The guard spoke no English. Thus, armed with two dictionaries we boarded our vehicle and set out for Bagh-i-Bala, a lovely small palace, white washed with a turquoise cupola, perched just below the Intercontinental hotel with views of the city. Steve had told us that in the 70s this was a popular restaurant destination. He did not join us, preferring to keep the lovely memories from then and instead anxious to get to Chicken Street after a forced absence of several days. The shop owners no doubt called him to say that they were open again.
Despite some attempts by the UN and USAID to fix up the grounds of Bagh-e-Bala it looks a bit neglected. You cannot take the car in and so we went on foot with Abibullah by our side, he practicing his English and we our Dari. It is a nice walk and clearly still a destination for some Kabulis, especially young boys and teenagers. A group of small boys followed us, giggling and wanting to practice their English on us, and we happily obliged. Older young men were sitting on carpeted platforms smoking the shisha, drinking tea and eating some form of dal, inviting us to join us.

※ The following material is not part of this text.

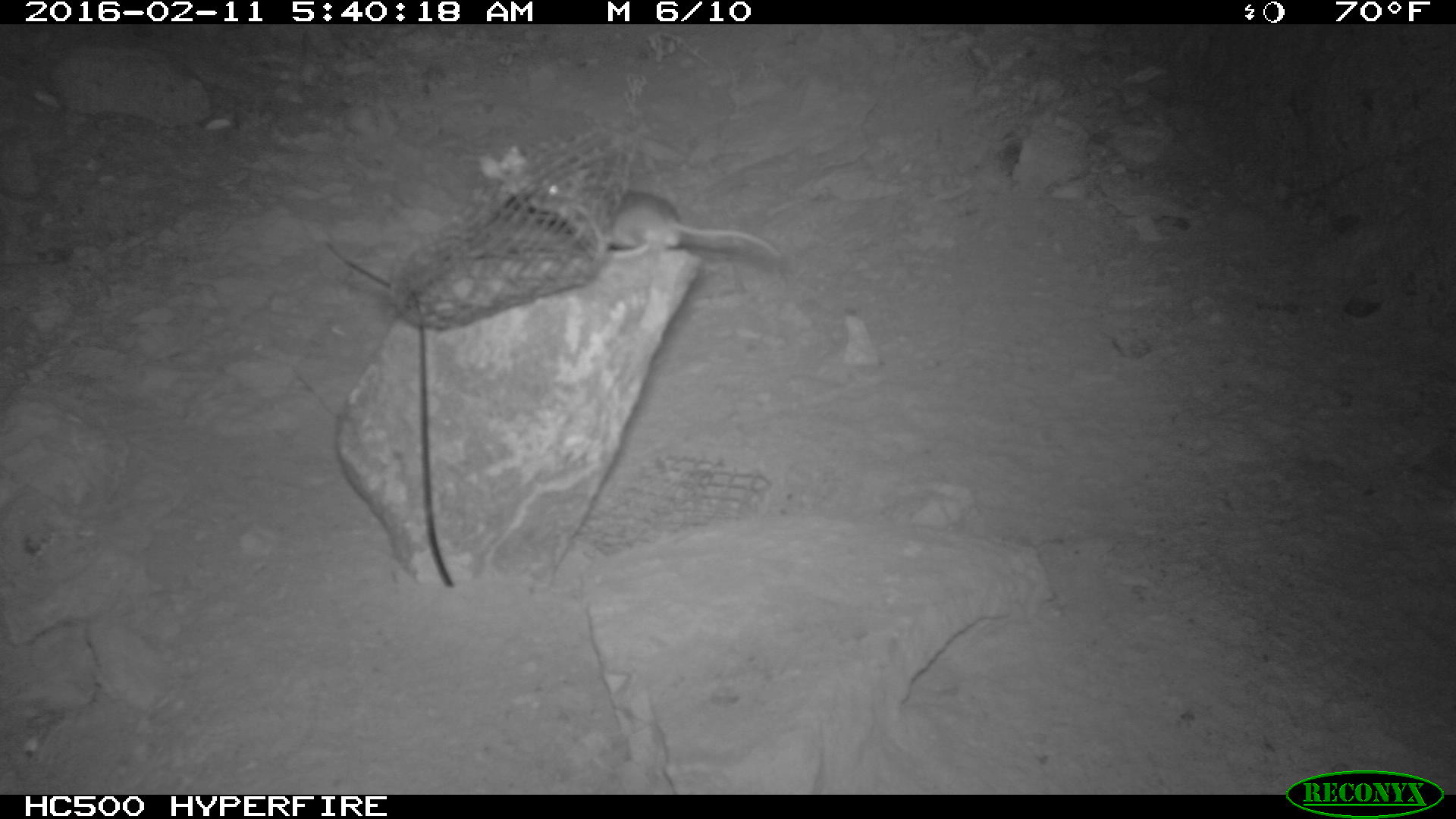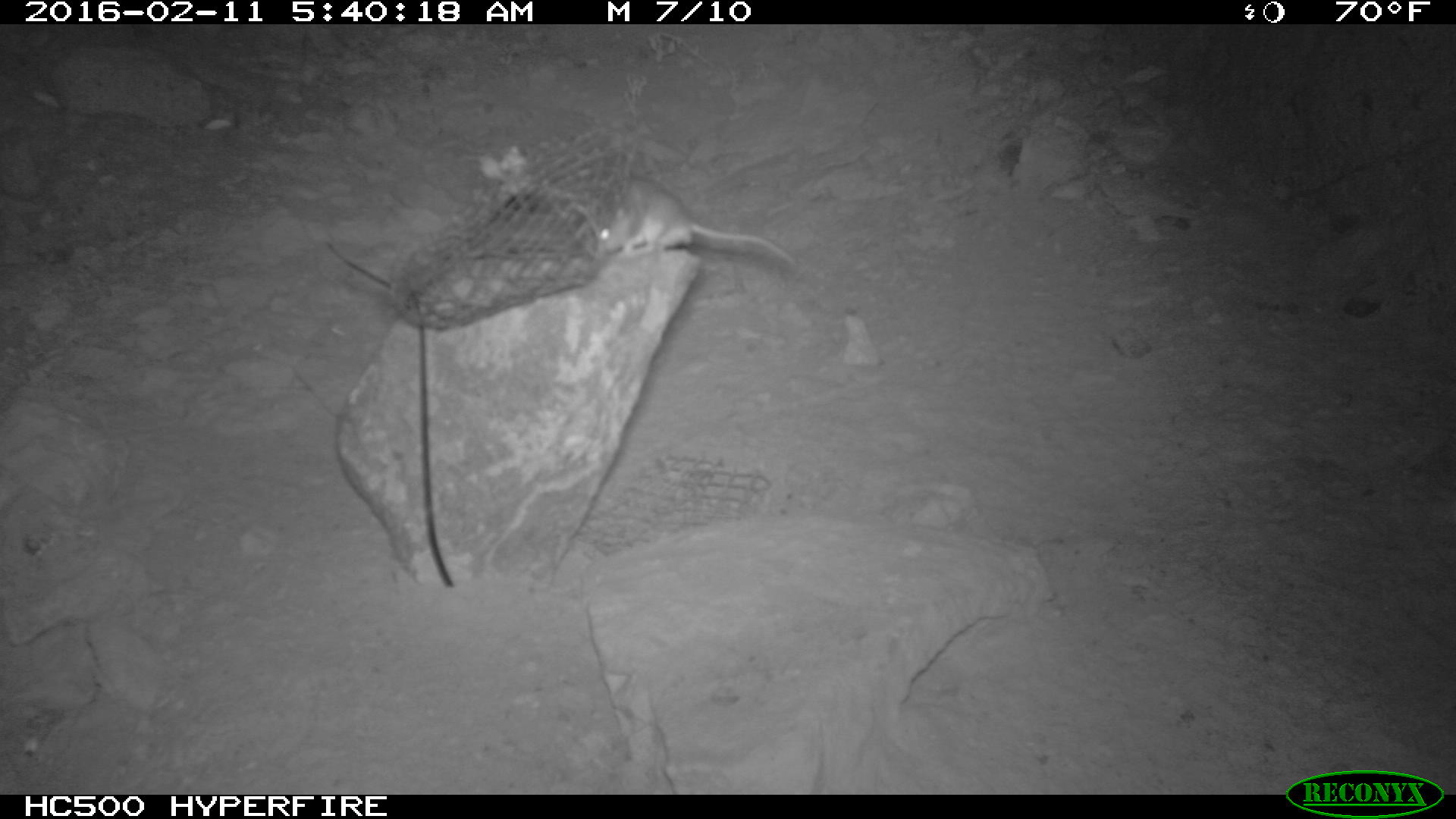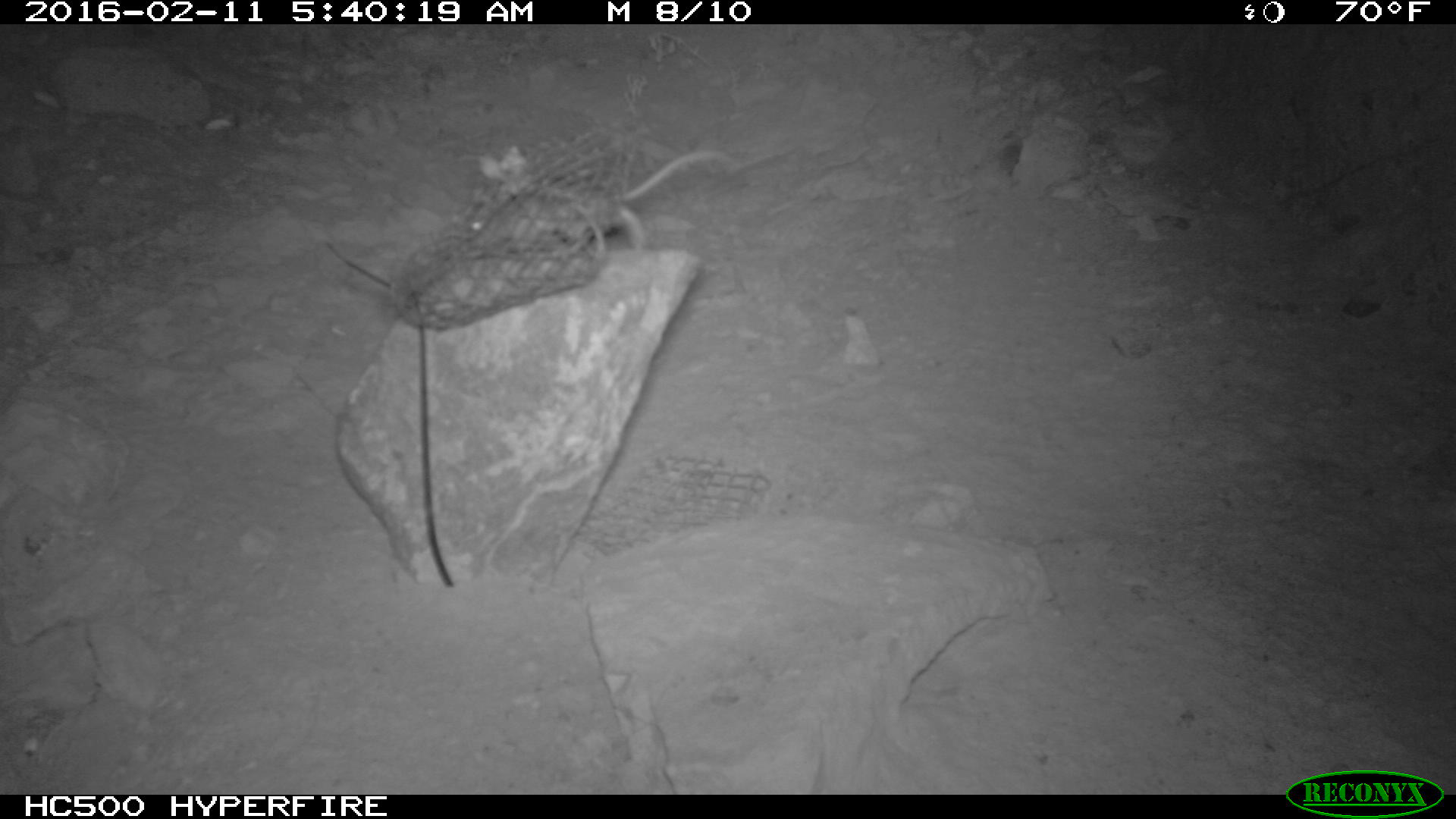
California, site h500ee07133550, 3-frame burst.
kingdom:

It was all very peaceful and lovely with plastic chairs tucked away between the now tired looking roses in small seating areas for eating and drinking tea. Small stall sprinkled across the grounds sold cigarettes, rented out shishas and provided tea and snacks. Unfortunately the small palace itself was out of bounds, its gates padlocked. We were told for the holiday only. Such a shame, it would be the only time that many people could visit it.
After our walk we went to the Herat restaurant in Shar-e-Naw, famous for its shish kebab, cooked on long narrow braziers on the street right outside the entrance to the restaurant. We had kebabs, local yoghurt and limp fries followed by green tea sweetened by the toffees that were served along with the tea.
In the middle of our meal several SUVs stopped outside the restaurant and unloaded their passengers: about 35 warriors, some with Kalashnikovs, following their commander for an Eid meal in the same restaurant. I asked the driver whether we should be concerned about the enemies of these people but he told us not to worry and so we continued our meal while watching the exotic collection of men, quietly eating their holiday meal. The men were also stealthily watching us; we were each curiosities to each other.
On our way home we stocked up on fake beer and Italian coffee at one of the international supermarkets, to arrive at a house filled with diesel fumes. I remained nauseous for some time while we opened all the windows to let the cold air in and the fumes out. I am beginning to wonder whether we should switch to wood burning stoves.